Using concurrency, the indexer can index content from dozens of sites at the same time. The current rate of indexing is tens of thousands of documents per day.

Being kind to servers

A big obligation any search engine has is to ensure that the indexing process does not interfere with the usability of a site or cause the site to stop loading. This could be caused by an indexing algorithm trying to request too many pages at once.

Incentives are aligned to prevent against server abuse: if you request resources too fast, the host might block the indexer so you cannot index a site. Conversely, a site may be unable to respond to all of your requests, leading to a partially-complete index of a site and a potentially unhappy site owner.

Questions and requests for help

There are a few questions that need to be reviewed in more depth:

  • How do I enable featured snippets / direct answers on other domains? jamesg.blog, microformats.org/wiki/, and indieweb.org are all granted access to render featured snippets. More work needs to be done to understand how this feature may help other sites.

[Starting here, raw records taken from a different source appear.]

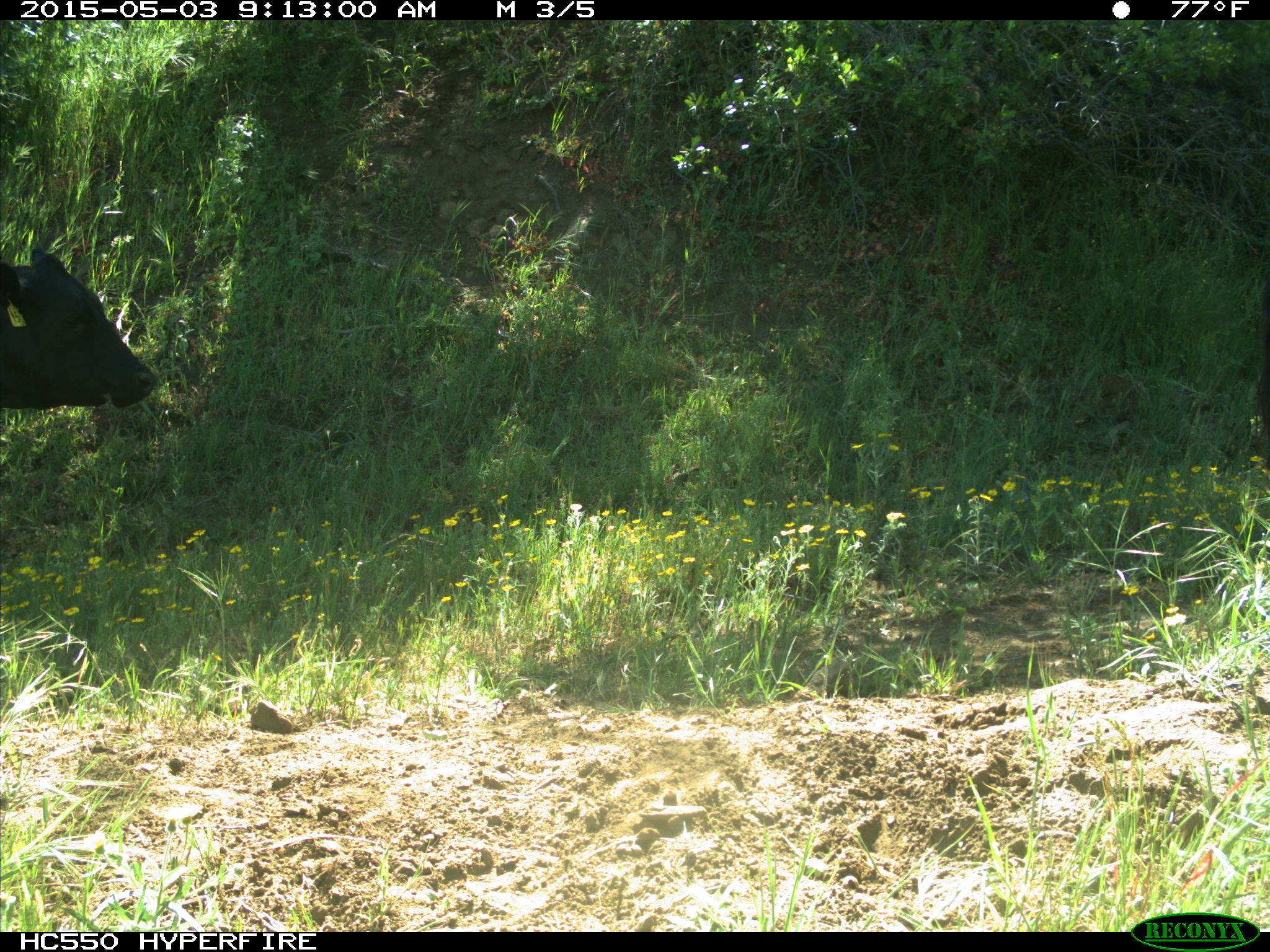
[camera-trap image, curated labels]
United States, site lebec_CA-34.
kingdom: Animalia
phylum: Chordata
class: Mammalia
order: Artiodactyla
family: Bovidae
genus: Bos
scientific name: Bos taurus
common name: domestic cow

Have any suggestions for the search engine or thoughts on the questions above? Message capjamesg in the IndieWeb IRC or make a contribution on GitHub. All contributions are welcome, from issues to pull requests.

Brainstorming

IndieWeb link weights

Many IndieWeb websites post likes, comments, replies, and other social interactions that relate to content the owner has seen on the web. These social interactions are often marked up using microformats. Here are some of the most common social interactions posted on IndieWeb sites:

  • likes (marked up with u-like-of)
  • bookmarks (u-bookmark-of)
  • replies (u-in-reply-to)
  • rsvps (p-rsvp and u-in-reply-to)
  • reposts (u-repost-of)

Consideration has been given to give links marked up a certain way more weight than others. At the moment, weighing "social interaction" links is not a feature in the search engine, although some exploratory development work on this feature has been completed.

The drawbacks of weighing links depending on the context in which the links are presented in markup may mean that sites that have only recently joined the IndieWeb are unfairly ranked in the search engine. The degree of one's technical proficiency should not determine how their blog posts and other content is ranked.